* _Work request_:
Every line below from the one containing "[researcher-annotated camera trap]" through the one containing "A: Black bear (Ursus americanus)." must be transcribed exactly. Omit all lines outside that stretch.

* _Materials provided_:
- - -

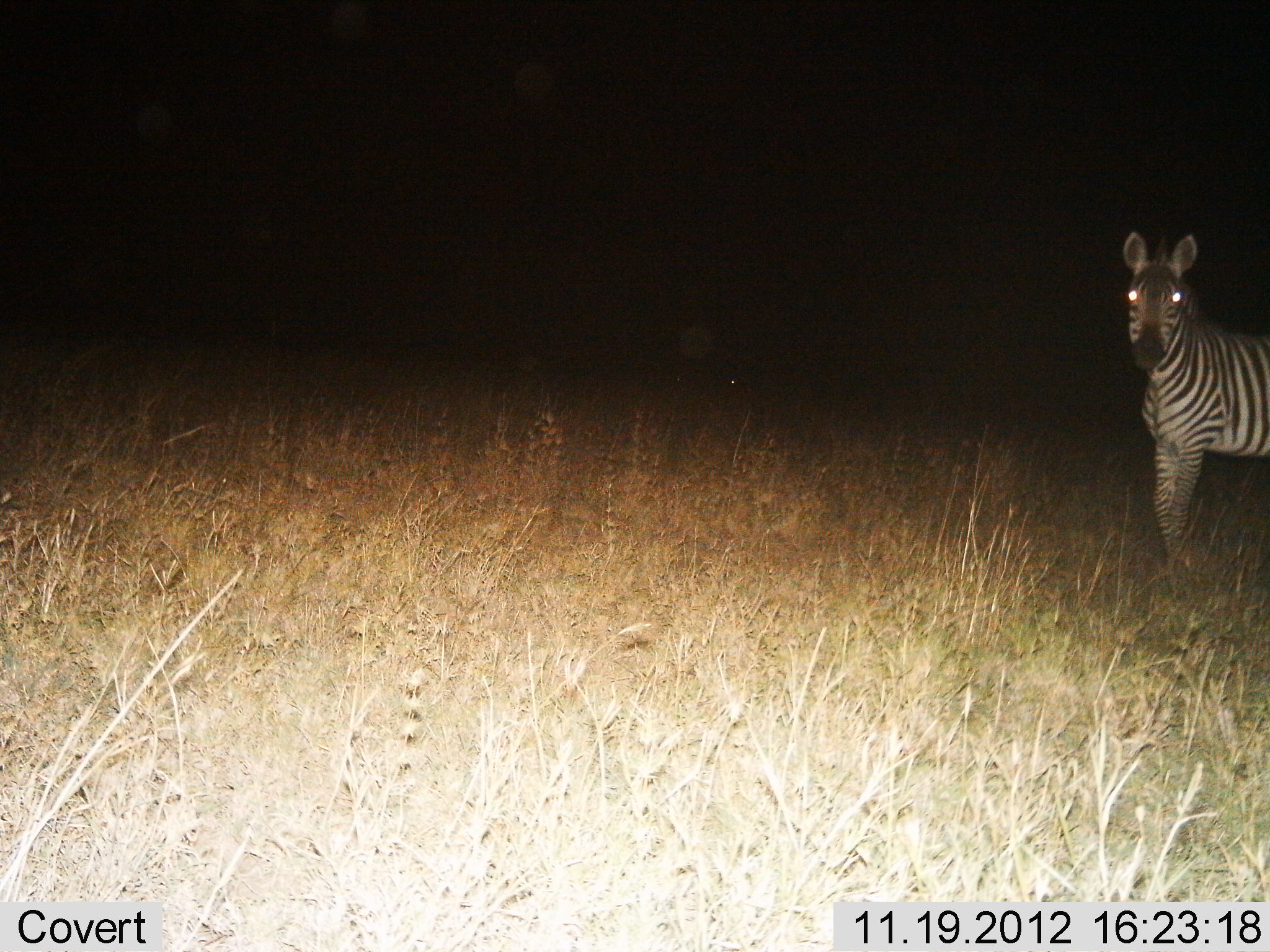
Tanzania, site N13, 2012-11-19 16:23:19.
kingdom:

- - -

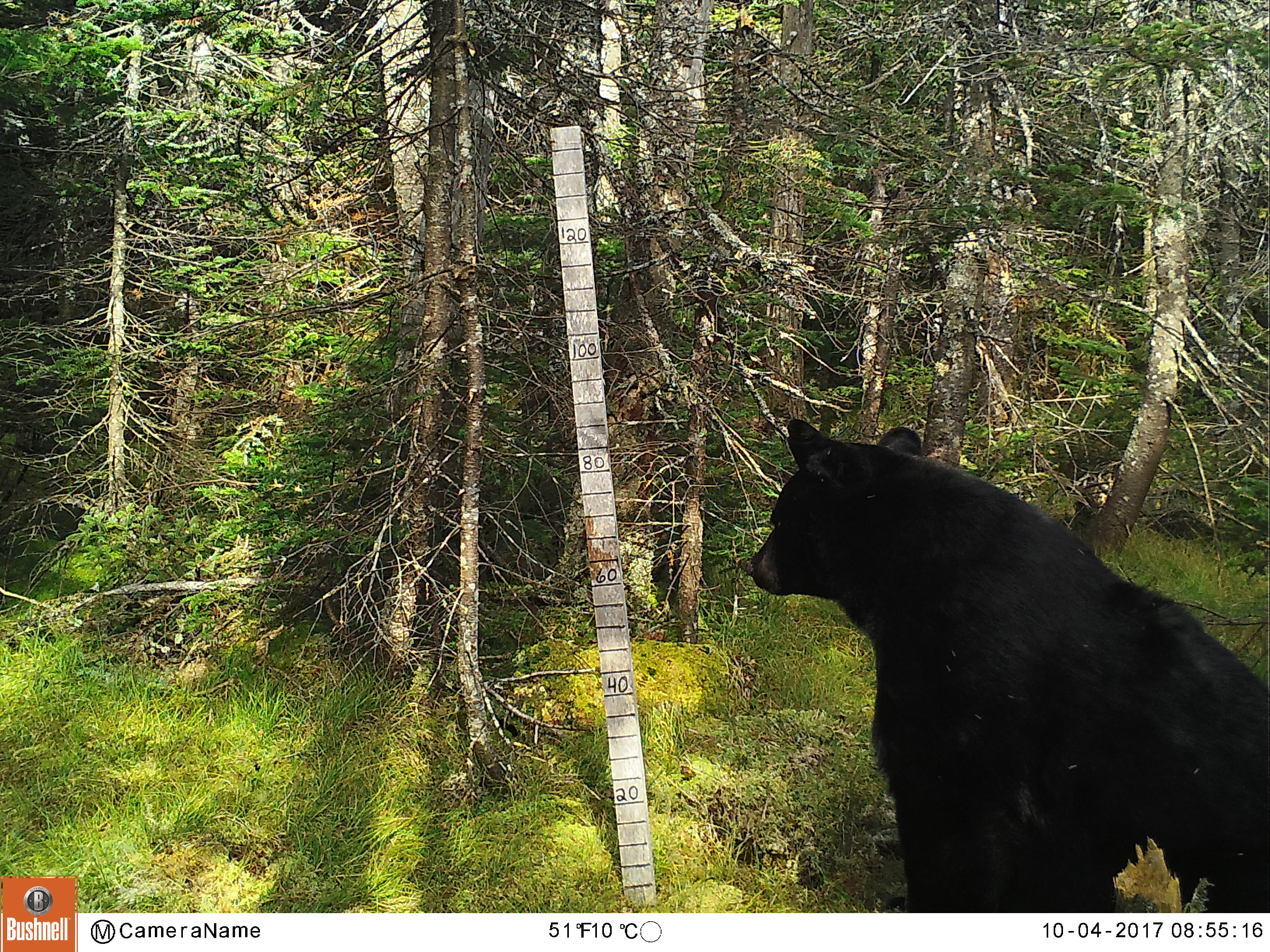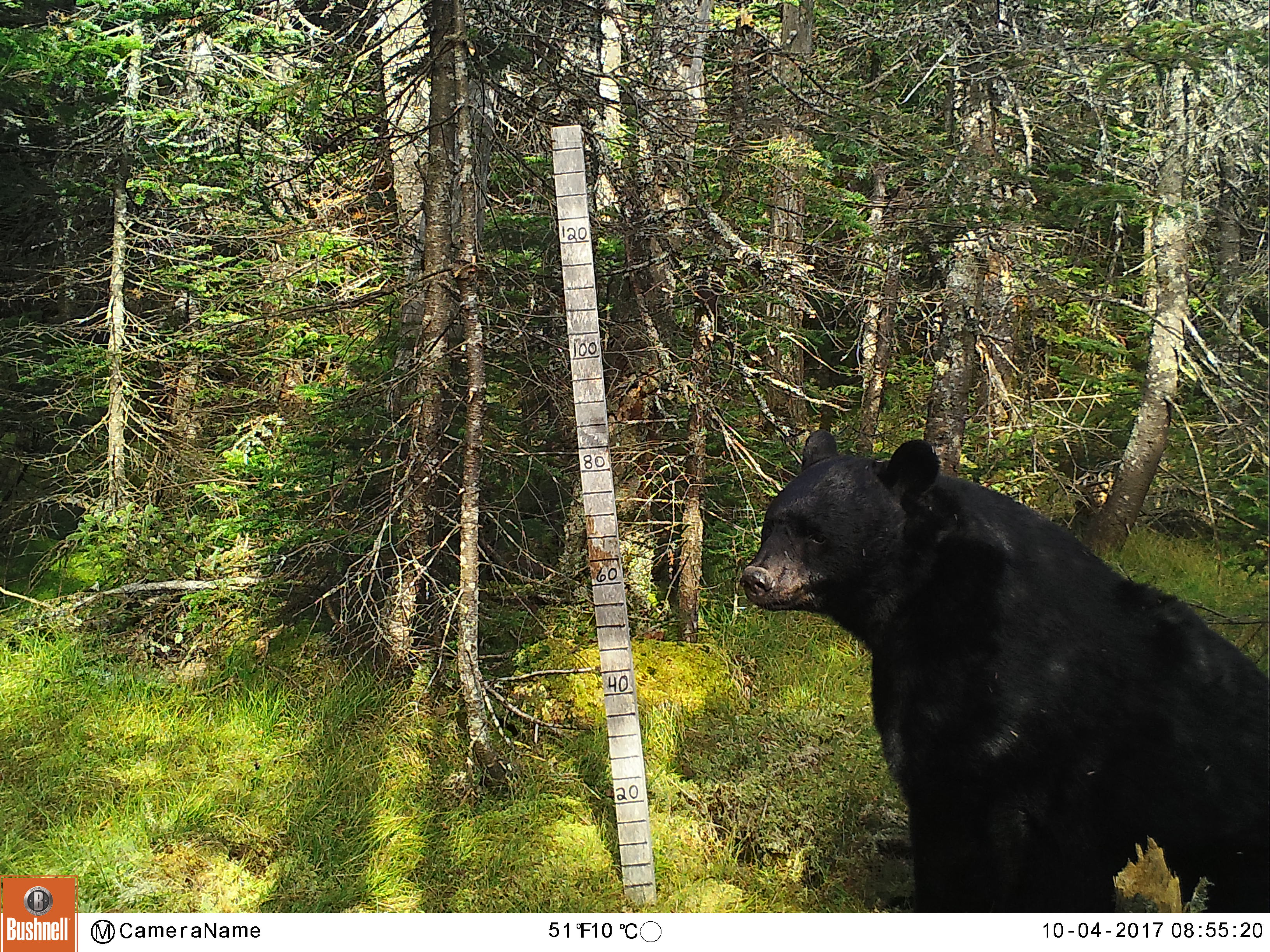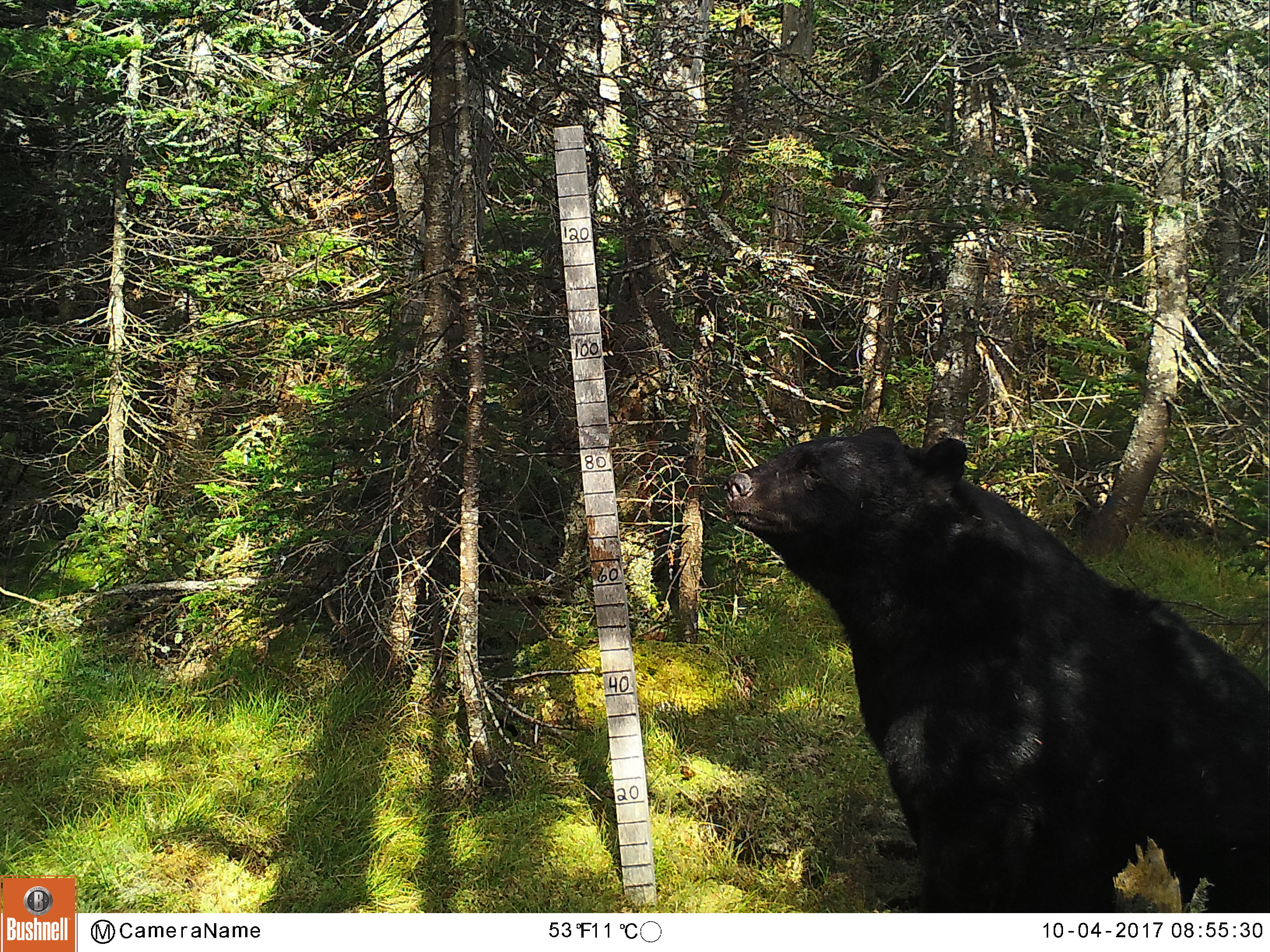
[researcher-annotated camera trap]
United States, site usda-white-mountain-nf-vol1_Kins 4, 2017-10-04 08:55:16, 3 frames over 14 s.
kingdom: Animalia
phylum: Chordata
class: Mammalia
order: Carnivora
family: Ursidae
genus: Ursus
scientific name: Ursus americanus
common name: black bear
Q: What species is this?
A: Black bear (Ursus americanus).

- - -

* _Solution to this task_:
[researcher-annotated camera trap]
United States, site usda-white-mountain-nf-vol1_Kins 4, 2017-10-04 08:55:16, 3 frames over 14 s.
kingdom: Animalia
phylum: Chordata
class: Mammalia
order: Carnivora
family: Ursidae
genus: Ursus
scientific name: Ursus americanus
common name: black bear
Q: What species is this?
A: Black bear (Ursus americanus).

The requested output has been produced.